START GIVEN PASSAGE

Illustration by Darren Gygi
Mosquitoes are as much a part of Minnesota summers as a trip to the cabin or a dip in one of our more than 10,000 lakes. Typically they’re just an annoyance, but as the mosquito-borne Zika virus spreads north from tropical climates—potentially causing severe brain damage to unborn children—should we be alarmed?
The key to answering the question is understanding that there are many kinds of mosquitoes, and that different types transmit different diseases. Minnesota is home to a staggering 51 mosquito species.
“The real focus [for Zika prevention] is the Aedes aegypti,” explains Michael Osterholm, director of the Center for Infectious Disease Research and Policy at the University of Minnesota. “In many ways, this one is the most troubling. It’s the Norway rat of mosquitoes.”
Osterholm’s reference to the brown rat that has spread to every continent except Antarctica is chilling—the fuzzy creature brings diseases including fevers and hantavirus, and its proximity to people facilitates contagion.

END GIVEN PASSAGE
START GIVEN RECORDS

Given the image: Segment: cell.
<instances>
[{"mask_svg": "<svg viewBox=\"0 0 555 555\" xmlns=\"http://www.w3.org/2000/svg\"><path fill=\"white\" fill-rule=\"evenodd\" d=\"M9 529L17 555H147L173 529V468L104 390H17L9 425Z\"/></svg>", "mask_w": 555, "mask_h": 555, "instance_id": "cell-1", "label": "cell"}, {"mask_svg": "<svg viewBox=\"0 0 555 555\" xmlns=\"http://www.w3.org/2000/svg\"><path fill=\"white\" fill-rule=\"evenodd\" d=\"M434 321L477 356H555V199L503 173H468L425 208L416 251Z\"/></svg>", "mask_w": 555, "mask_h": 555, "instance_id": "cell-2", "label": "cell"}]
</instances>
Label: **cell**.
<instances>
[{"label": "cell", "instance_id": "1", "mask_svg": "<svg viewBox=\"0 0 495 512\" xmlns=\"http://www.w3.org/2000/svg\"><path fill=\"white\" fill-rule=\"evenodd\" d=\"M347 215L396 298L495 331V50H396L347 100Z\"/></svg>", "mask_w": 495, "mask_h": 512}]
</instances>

END GIVEN RECORDS

Copy the part of the Minnesota mosquito text that opens with the words containing "The key to answering" and closes with "people facilitates contagion.", substituting "remarkable" for "staggering".

The key to answering the question is understanding that there are many kinds of mosquitoes, and that different types transmit different diseases. Minnesota is home to a remarkable 51 mosquito species.
“The real focus [for Zika prevention] is the Aedes aegypti,” explains Michael Osterholm, director of the Center for Infectious Disease Research and Policy at the University of Minnesota. “In many ways, this one is the most troubling. It’s the Norway rat of mosquitoes.”
Osterholm’s reference to the brown rat that has spread to every continent except Antarctica is chilling—the fuzzy creature brings diseases including fevers and hantavirus, and its proximity to people facilitates contagion.